Häupl entschuldigt sich offiziell

Wien entschädigt Missbrauchsopfer

Nach Tirol wird Wien als zweites Bundesland Entschädigungszahlungen an Opfer von Gewalt und sexuellem Missbrauch in städtischen Heimen leisten. Das hat Bürgermeister Michael Häupl heute bekanntgegeben. Zudem wird die Stadt für Therapiekosten der Betroffenen aufkommen.

Abendjournal, 24.8.2010

Stadt übernimmt Therapiekosten

Nach Tirol wird Wien als zweites Bundesland Entschädigungszahlungen an Opfer von Gewalt und sexuellem Missbrauch in städtischen Heimen oder Privateinrichtungen unter städtischer Aufsichtspflicht leisten. Zudem kommt die Stadt für Therapie- und Beratungskosten der Betroffenen auf, wie Bürgermeister Michael Häupl (SPÖ) am Dienstag in seiner wöchentlichen Pressekonferenz versicherte.

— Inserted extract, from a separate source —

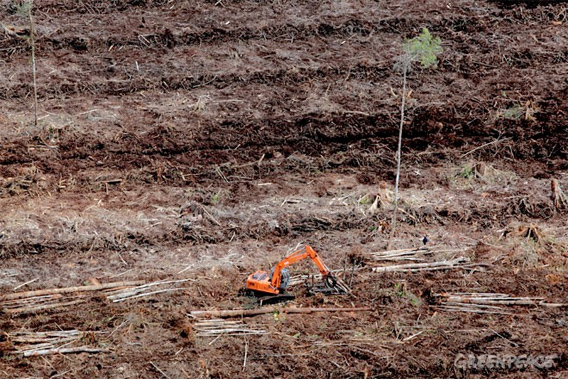 Active clearance of peat swamp forest by APP pulpwood supplier PT Mutiara Sabuk Khatulistiwa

Laut dem nun vorliegenden Bericht der Wiener Kinder- und Jugendanwaltschaft (KJA) haben sich seit März 84 Gewaltopfer gemeldet, 47 davon waren in Heimen der Jugendwohlfahrt untergebracht. Weitere Opfer können sich nach wie vor bei der KJA melden.

Häupl entschuldigt sich

"Wir sind uns unserer Verantwortung für die schrecklichen Ereignisse, die einigen Menschen widerfahren sind, bewusst", bat Häupl heute die Betroffenen öffentlich um Entschuldigung. Das Leid sei nicht mehr gut zu machen, man werde aber alles unternehmen, um diesen Personen zu helfen und ihnen und ihrer Geschichte Gehör zu verschaffen, versprach das Stadtoberhaupt.

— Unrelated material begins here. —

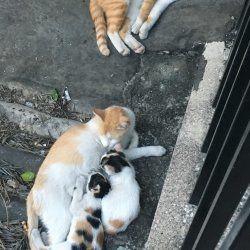 子育て中のネコの家族が道端でのんびり寝ている、のどかな光景。父親(写真上)の背中でも一匹寝ています。(2018年10月)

Vorbild "Klasnic-Kommission"

Abgewickelt werden sowohl die Geldzahlungen als auch die Koordination der weiteren therapeutischen Betreuung über den Opferverband "Weißer Ring". Was die Höhe der materiellen Entschädigung betrifft, will man sich an der "Klasnic-Kommission" (Opferschutzkommission der Österreichischen Bischofskonferenz) orientieren.

Diese verfügt über ein Stufenmodell, wobei die Untergrenze bei 5.000 Euro liegt und die Summe bei besonders schweren Delikten nach oben hin offen ist. Die Entschädigungszahlungen in Wien werden jedenfalls mit der KJA abgestimmt, so Udo Jesionek, Präsident des Weißen Ringes und Mitglied der Klasnic-Kommission.

Opfer dürfen trotzdem klagen

"Das wichtigste ist, dass dieses Unrecht nach außen hin anerkannt wird und den Betroffenen eine vorbehaltlose Anlaufstelle zur Verfügung steht", betonte Jesionek. Er lobte zudem, dass die Stadt keine sogenannte Verzichtserklärung verlangt.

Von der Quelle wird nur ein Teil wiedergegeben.